■ Problems and tasks:
- 1) According to the blog post, what is the only savings that comes from living overseas?
- 2) Repeat the blog post between "Happy Almost Tax" and "of international travel.", inclusive.

■ Document extract:

It is another quiet week, so I will have one more post this week, about something. No idea, yet, what I will write about.
Happy Almost Tax Day for the US. Well, traditionally happy Tax Day, I guess that has moved back until May this year. I don’t understand the rationale for this move. Last year it made sense. The whole world was discombobulated with the virus and the lockdowns. This year, we are are now adjusted, and based what everyone is telling me about life in the US… everything is back to normal with the exception of international travel.
I know I have told you before that one benefit that Julie’s company provides is a company that does our taxes. We just have to provide the info, and they take it from there. Swiss taxes were actually due last month, but the accountants filed an extension for us. This kind of irritates me. I have always been a person that liked to file early. What irritates me the most is that the SWISS taxes should be really easy. The only thing that really has to be figured out is the amount of the “wealth tax”. Unfortunately, we cannot go forward with the US taxes until the SWISS taxes are completed. We don’t have to pay double, but taxes are higher in the US than here, so we pay the difference between the US total, and what we already paid in Switzerland. The only savings by living overseas come from not having to pay State Taxes.

(Items from a dataset)
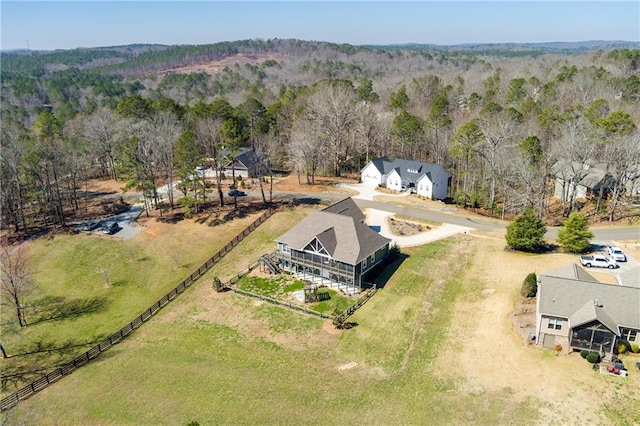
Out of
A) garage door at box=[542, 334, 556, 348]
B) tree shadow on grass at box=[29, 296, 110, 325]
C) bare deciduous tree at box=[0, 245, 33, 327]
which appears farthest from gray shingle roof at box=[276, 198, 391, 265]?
bare deciduous tree at box=[0, 245, 33, 327]

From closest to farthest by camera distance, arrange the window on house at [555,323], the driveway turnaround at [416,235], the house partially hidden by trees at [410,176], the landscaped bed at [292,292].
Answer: the window on house at [555,323], the landscaped bed at [292,292], the driveway turnaround at [416,235], the house partially hidden by trees at [410,176]

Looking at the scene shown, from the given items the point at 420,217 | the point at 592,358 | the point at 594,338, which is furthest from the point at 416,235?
the point at 592,358

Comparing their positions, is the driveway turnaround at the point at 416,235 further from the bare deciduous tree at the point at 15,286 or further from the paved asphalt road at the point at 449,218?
the bare deciduous tree at the point at 15,286

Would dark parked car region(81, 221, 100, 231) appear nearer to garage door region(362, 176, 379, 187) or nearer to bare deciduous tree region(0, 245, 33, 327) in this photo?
bare deciduous tree region(0, 245, 33, 327)

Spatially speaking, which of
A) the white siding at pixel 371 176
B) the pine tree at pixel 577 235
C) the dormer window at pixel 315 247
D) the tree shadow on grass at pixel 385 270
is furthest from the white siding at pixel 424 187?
the dormer window at pixel 315 247

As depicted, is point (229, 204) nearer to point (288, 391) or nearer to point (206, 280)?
point (206, 280)

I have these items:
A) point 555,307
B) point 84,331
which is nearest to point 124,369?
point 84,331

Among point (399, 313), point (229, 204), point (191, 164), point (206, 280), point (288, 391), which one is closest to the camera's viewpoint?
point (288, 391)
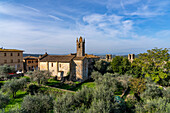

■ Responses:
- 1) Not having to pay State Taxes.

- 2)
Happy Almost Tax Day for the US. Well, traditionally happy Tax Day, I guess that has moved back until May this year. I don’t understand the rationale for this move. Last year it made sense. The whole world was discombobulated with the virus and the lockdowns. This year, we are are now adjusted, and based what everyone is telling me about life in the US… everything is back to normal with the exception of international travel.